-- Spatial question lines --
###
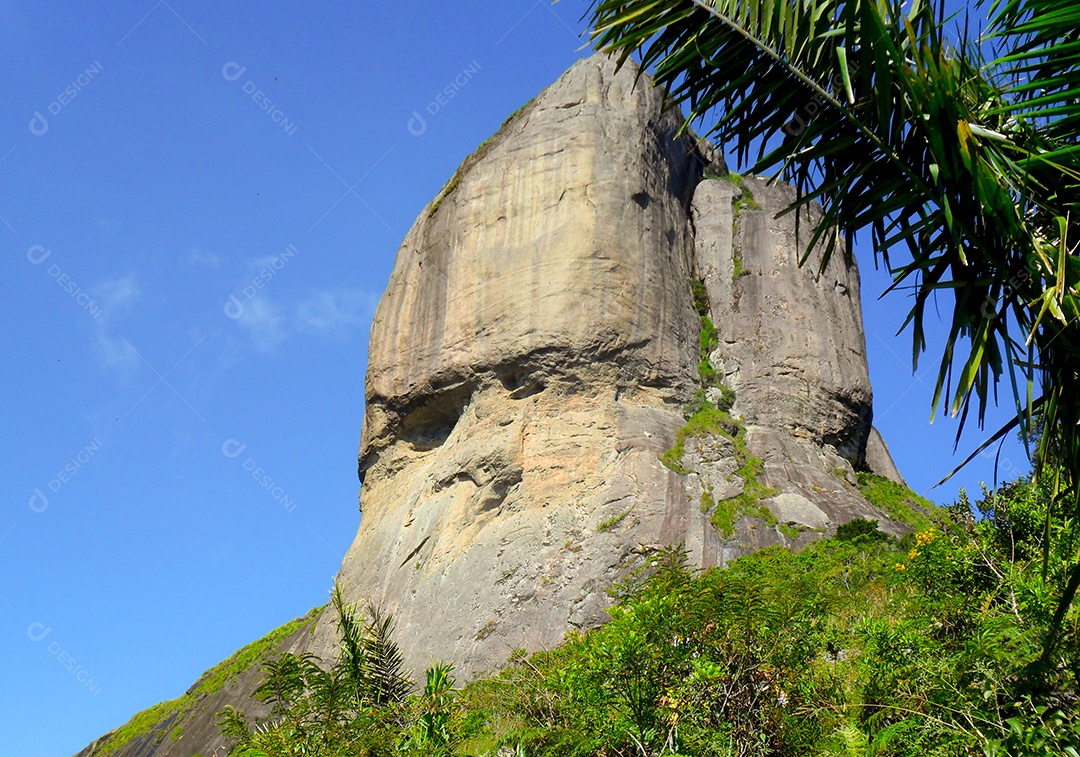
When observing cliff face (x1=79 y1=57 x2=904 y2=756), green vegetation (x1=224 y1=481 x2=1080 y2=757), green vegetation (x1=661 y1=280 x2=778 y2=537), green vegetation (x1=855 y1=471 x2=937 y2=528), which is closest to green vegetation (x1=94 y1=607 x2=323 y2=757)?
cliff face (x1=79 y1=57 x2=904 y2=756)

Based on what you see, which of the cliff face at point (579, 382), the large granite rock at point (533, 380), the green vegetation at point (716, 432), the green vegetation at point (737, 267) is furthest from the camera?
the green vegetation at point (737, 267)

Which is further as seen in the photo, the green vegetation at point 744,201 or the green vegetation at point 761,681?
the green vegetation at point 744,201

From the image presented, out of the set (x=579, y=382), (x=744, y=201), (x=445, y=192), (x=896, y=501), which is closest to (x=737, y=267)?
(x=744, y=201)

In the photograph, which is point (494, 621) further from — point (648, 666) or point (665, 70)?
point (665, 70)

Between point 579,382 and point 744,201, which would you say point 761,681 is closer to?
point 579,382

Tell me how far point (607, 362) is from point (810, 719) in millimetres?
18203

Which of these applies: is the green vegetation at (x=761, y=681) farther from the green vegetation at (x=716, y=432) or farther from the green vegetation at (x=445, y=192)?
the green vegetation at (x=445, y=192)

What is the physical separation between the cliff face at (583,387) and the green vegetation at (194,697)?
141 cm

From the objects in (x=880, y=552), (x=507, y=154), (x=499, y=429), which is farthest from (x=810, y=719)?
(x=507, y=154)

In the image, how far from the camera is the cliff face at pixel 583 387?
22.8m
###
-- What to do --
Repeat the lines from the one containing "Tell me how" through the last line, unchanged.

-- Response to this exercise --
Tell me how far point (607, 362) is from point (810, 719) in millimetres?
18203

Which of these applies: is the green vegetation at (x=761, y=681) farther from the green vegetation at (x=716, y=432) or farther from the green vegetation at (x=445, y=192)?
the green vegetation at (x=445, y=192)

What is the physical separation between the cliff face at (583,387) and the green vegetation at (194,697)?
141 cm

From the objects in (x=880, y=552), (x=507, y=154), (x=499, y=429), which is farthest from (x=810, y=719)?
(x=507, y=154)

In the image, how far from the camera is the cliff face at pixel 583 387?
22.8m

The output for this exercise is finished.